## BEGIN Document

London Buses route 183 is a Transport for London contracted bus route in London, England. Running between Pinner (NW London) and Golders Green station (N London), it is operated by London Sovereign.

History
Route 183 commenced operating on 3 October 1934, running from Northwood Garage to Golders Green station via Pinner, North Harrow, Kenton, Kingsbury and Hendon, operating from Hendon garage, using Leyland Titan STDs which were in turn replaced in 1953 by the AEC Regent III RTs. This route was still much the same in 1952. LT-type buses allocated to Harrow Weald garage were used on route 183 between Golders Green and Pinner. In April 1937, STD-type buses first went into service on route 183.

Upon being re-tendered, the route passed to London Sovereign with a new contract commencing in September 1999, with single deck Plaxton Pointer bodied Dennis Dart SLFs.

## END Document

Task description:
Please quote the passage on bus route 183 word for word, starting at "London Buses route" and ending at "on route 183.". You won't need the entries that come next.

## BEGIN Extracted information

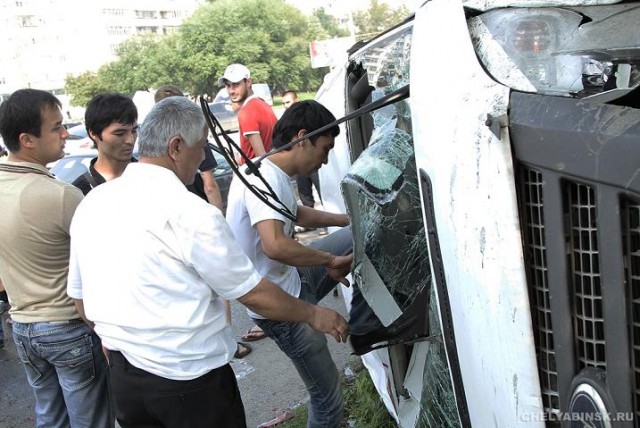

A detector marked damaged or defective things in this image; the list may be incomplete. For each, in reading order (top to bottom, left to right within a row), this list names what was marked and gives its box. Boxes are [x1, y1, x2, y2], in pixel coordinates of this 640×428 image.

overturned vehicle [316, 0, 640, 426]
crumpled white van [318, 1, 640, 426]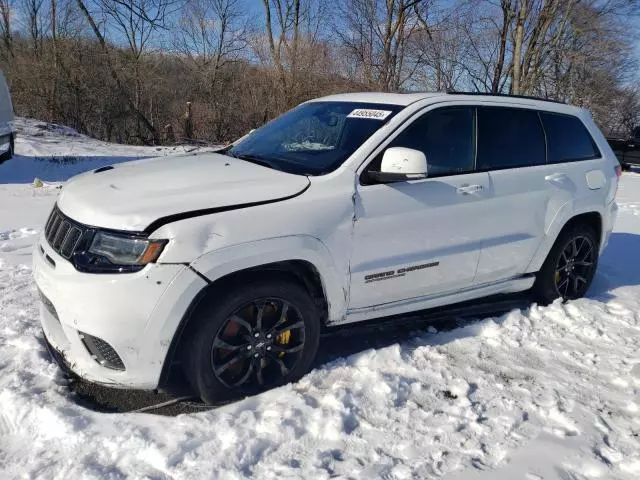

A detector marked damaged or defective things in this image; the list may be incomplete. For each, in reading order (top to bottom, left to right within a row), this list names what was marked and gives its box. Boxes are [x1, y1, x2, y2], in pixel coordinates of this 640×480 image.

exposed bumper structure [33, 236, 206, 390]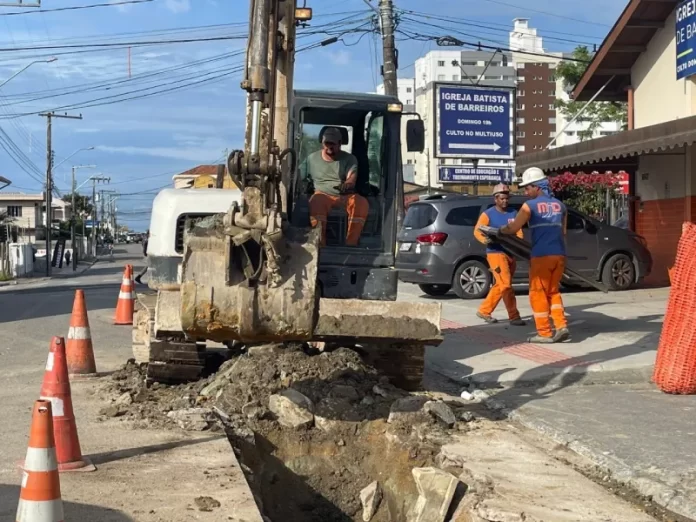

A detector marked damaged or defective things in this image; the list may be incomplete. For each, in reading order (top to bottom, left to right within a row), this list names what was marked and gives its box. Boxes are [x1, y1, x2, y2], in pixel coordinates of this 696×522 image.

broken concrete [268, 386, 314, 426]
broken concrete [424, 398, 456, 426]
broken concrete [362, 480, 384, 520]
broken concrete [410, 464, 460, 520]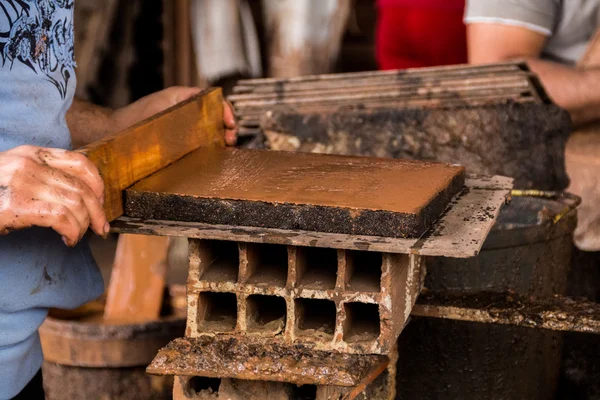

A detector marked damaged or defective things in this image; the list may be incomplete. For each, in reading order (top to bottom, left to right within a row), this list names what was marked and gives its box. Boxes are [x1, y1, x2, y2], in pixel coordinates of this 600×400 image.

rusty metal bucket [398, 197, 576, 400]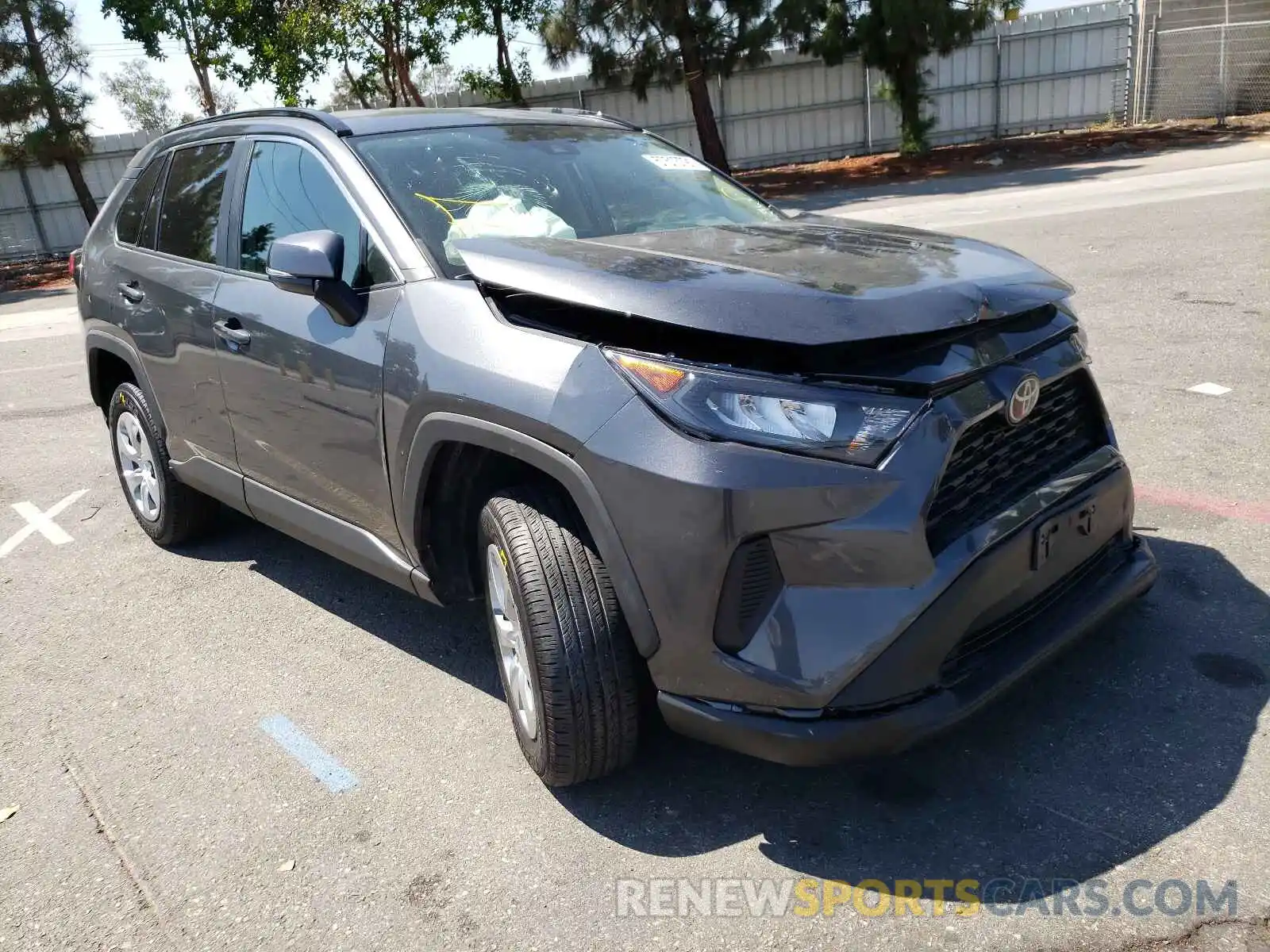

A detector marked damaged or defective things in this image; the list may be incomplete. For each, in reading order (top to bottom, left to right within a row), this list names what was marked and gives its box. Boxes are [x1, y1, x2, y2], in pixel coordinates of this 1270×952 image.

dented hood [457, 219, 1072, 347]
crumpled hood [457, 219, 1072, 347]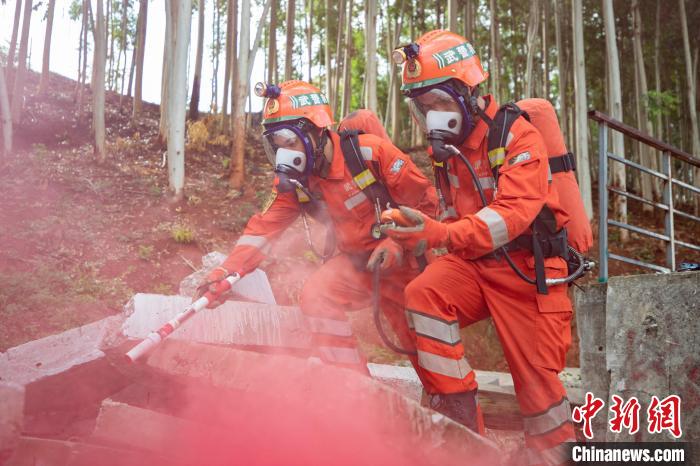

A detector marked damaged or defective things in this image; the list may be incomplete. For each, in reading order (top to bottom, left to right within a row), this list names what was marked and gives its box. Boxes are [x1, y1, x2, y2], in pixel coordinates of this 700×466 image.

broken concrete rubble [123, 294, 312, 348]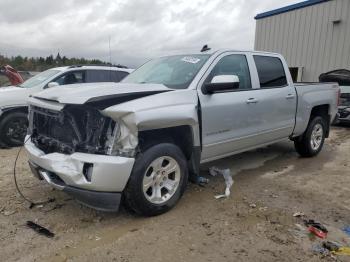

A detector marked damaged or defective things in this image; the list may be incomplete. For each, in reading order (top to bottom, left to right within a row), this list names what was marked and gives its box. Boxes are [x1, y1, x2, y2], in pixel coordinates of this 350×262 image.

crumpled hood [33, 83, 173, 105]
damaged front end [29, 104, 137, 158]
damaged headlight [106, 119, 138, 158]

## END Extracted information

Answer to this problem:
London Buses route 183 is a Transport for London contracted bus route in London, England. Running between Pinner (NW London) and Golders Green station (N London), it is operated by London Sovereign.

History
Route 183 commenced operating on 3 October 1934, running from Northwood Garage to Golders Green station via Pinner, North Harrow, Kenton, Kingsbury and Hendon, operating from Hendon garage, using Leyland Titan STDs which were in turn replaced in 1953 by the AEC Regent III RTs. This route was still much the same in 1952. LT-type buses allocated to Harrow Weald garage were used on route 183 between Golders Green and Pinner. In April 1937, STD-type buses first went into service on route 183.